Excerpted text
D.C. insiders drop hints of erasing borders, unifying with Mexico
NEW YORK – In recent weeks, both General David Petraeus and House Minority Leader Nancy Pelosi, D‑Calif., have woven into public speeches the theme of combining the United States, Canada and Mexico into a single, North American Union.
“After America, there is North America,” explained Petraeus, the former U.S. military commander and former head of the CIA, to a panel entitled “After America, What?” held at the Margaret Thatcher Conference on Liberty on June 18, 2014, hosted by the Center for Policy Studies in Great Britain.
In his presentation to the conference, Petraeus proclaimed the coming of the “North American decade,” a vision he explained was founded on the idea of putting together the economies of the United States, Canada and Mexico, some 20 years after the creation of North American Free Trade Agreement, or NAFTA.
“In each of these economies there are four revolutions going on,” Petraeus continued, naming the following: an energy revolution, in which the United States is leading the world in the production of natural gas and shale oil, combined with Canada’s enormous resources in the Alberta tar sands and Mexico opening up the state-owned Pemex to international oil companies; an information and technology revolution led by Silicon Valley; a manufacturing revolution; and a life sciences revolution.

Stored data
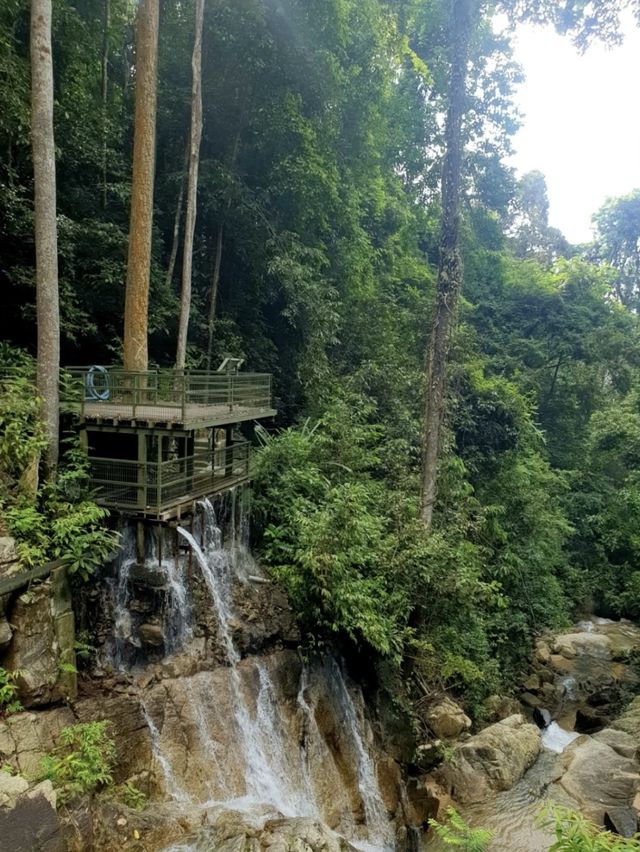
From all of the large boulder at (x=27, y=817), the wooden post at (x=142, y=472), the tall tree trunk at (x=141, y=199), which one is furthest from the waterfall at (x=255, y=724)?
the tall tree trunk at (x=141, y=199)

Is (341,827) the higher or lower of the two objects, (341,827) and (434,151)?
the lower

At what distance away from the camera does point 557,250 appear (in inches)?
1660

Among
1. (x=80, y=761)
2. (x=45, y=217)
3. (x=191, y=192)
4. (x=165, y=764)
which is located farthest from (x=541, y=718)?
(x=191, y=192)

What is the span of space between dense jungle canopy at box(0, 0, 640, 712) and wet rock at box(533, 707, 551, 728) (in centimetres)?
126

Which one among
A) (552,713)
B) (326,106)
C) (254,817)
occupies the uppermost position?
(326,106)

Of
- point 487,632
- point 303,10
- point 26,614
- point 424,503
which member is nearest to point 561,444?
point 487,632

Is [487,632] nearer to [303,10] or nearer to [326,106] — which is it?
[326,106]

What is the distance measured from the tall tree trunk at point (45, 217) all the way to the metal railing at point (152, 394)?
1.90ft

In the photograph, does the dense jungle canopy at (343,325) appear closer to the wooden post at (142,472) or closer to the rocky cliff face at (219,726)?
Result: the rocky cliff face at (219,726)

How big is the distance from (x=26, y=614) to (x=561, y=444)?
80.2ft

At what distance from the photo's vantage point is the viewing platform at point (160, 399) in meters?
9.40

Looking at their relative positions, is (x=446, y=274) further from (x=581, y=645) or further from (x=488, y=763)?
(x=581, y=645)

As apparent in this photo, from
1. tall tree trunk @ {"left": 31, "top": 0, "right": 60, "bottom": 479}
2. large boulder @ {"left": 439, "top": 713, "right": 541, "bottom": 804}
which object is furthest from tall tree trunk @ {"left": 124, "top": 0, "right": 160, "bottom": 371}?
large boulder @ {"left": 439, "top": 713, "right": 541, "bottom": 804}

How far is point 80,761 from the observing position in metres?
6.74
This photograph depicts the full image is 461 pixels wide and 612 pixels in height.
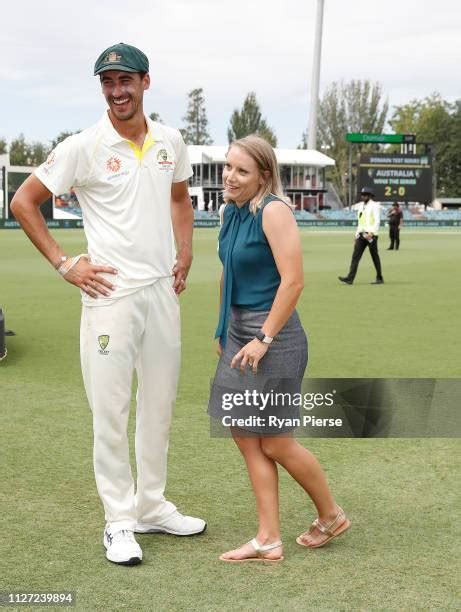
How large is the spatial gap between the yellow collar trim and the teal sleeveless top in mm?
440

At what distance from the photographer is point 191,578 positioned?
385 centimetres

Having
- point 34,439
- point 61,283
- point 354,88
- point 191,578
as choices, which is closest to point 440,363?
point 34,439

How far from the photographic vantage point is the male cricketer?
4.01m

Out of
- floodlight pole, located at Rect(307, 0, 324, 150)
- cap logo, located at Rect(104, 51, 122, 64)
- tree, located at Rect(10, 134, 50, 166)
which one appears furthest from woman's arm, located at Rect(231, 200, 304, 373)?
tree, located at Rect(10, 134, 50, 166)

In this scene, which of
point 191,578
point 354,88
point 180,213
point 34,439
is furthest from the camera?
point 354,88

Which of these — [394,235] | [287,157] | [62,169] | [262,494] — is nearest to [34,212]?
[62,169]

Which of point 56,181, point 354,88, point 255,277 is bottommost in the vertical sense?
point 255,277

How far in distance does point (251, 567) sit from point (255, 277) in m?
1.22

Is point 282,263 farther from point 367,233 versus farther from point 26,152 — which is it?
point 26,152

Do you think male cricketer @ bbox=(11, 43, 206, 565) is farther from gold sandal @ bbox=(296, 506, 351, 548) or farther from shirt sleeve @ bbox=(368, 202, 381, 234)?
shirt sleeve @ bbox=(368, 202, 381, 234)

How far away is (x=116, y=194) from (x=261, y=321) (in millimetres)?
819

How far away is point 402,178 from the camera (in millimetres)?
61969

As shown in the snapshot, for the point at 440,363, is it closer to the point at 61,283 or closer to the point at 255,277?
the point at 255,277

Instructions
a) Repeat word for word the portion of the article on a North American Union that opens with the words containing "D.C. insiders drop" and closes with "Agreement, or NAFTA.".
b) In the article on a North American Union, which revolutions does Petraeus name as going on in the economies?
c) Please carry the article on a North American Union forward with the next few paragraphs after its final sentence.

Exercise responses
a)
D.C. insiders drop hints of erasing borders, unifying with Mexico
NEW YORK – In recent weeks, both General David Petraeus and House Minority Leader Nancy Pelosi, D‑Calif., have woven into public speeches the theme of combining the United States, Canada and Mexico into a single, North American Union.
“After America, there is North America,” explained Petraeus, the former U.S. military commander and former head of the CIA, to a panel entitled “After America, What?” held at the Margaret Thatcher Conference on Liberty on June 18, 2014, hosted by the Center for Policy Studies in Great Britain.
In his presentation to the conference, Petraeus proclaimed the coming of the “North American decade,” a vision he explained was founded on the idea of putting together the economies of the United States, Canada and Mexico, some 20 years after the creation of North American Free Trade Agreement, or NAFTA.

b)
- An energy revolution
- An information and technology revolution
- A manufacturing revolution
- A life sciences revolution

c)
“The forces unleashed by these four revolutions with all three countries being as highly integrated as they are, with Canada and Mexico being our two top trading partners, I believe we can argue that after America comes North America,” Petraeus explained.
The syllabus for a similarly themed class Petraeus teaches at the City University of New York entitled “The Coming (North) American Decade(s)” includes the following course description: “This seminar will seek to answer the question, ‘Are we on the threshold of the new (North) American decade(s)?’ To do so, we will: survey the global economic situation; examine the ongoing energy, manufacturing, life sciences, and information technology ‘revolutions’ in the United Sates; assess the implications each revolution has for the U.S. and the global economy; and determine the policies, practices, regulations, and laws needed to enable the U.S. to capitalize on the opportunities presented by the revolutions and thereby to contribute to the global economic recovery from the Great Recession.”
An examination of the assigned reading specified in the course syllabus shows Petraeus has derived much of his thinking from global economic sources in trying to project the future of North America in competition with major regional forces including China, the EU, as well as Russia, India and Brazil.
Pelosi sees U.S. and Mexico as “one nation”
Speaking at the U.S. border with Mexico on June 28, Pelosi addressed the crisis of thousands of unaccompanied children and teenagers from Central America illegally crossing into the United States.
Referring to the United States and Mexico, Pelosi said, “This is a community with a border going through it. And this crisis – that some call a ‘crisis’ – we have to view as an opportunity.
“What we just saw was so stunning. If you believe as we do that every child, that every person, has a spark of divinity in them and is therefore worthy of respect, what we saw in those rooms was [a] dazzling, sparkling array of God’s children, worthy of respect. So … we have to use the crisis – that some view as a crisis, and it does have crisis qualities – as an opportunity to show who we are as Americans, that we do respect people for their divinity and worth,” she said.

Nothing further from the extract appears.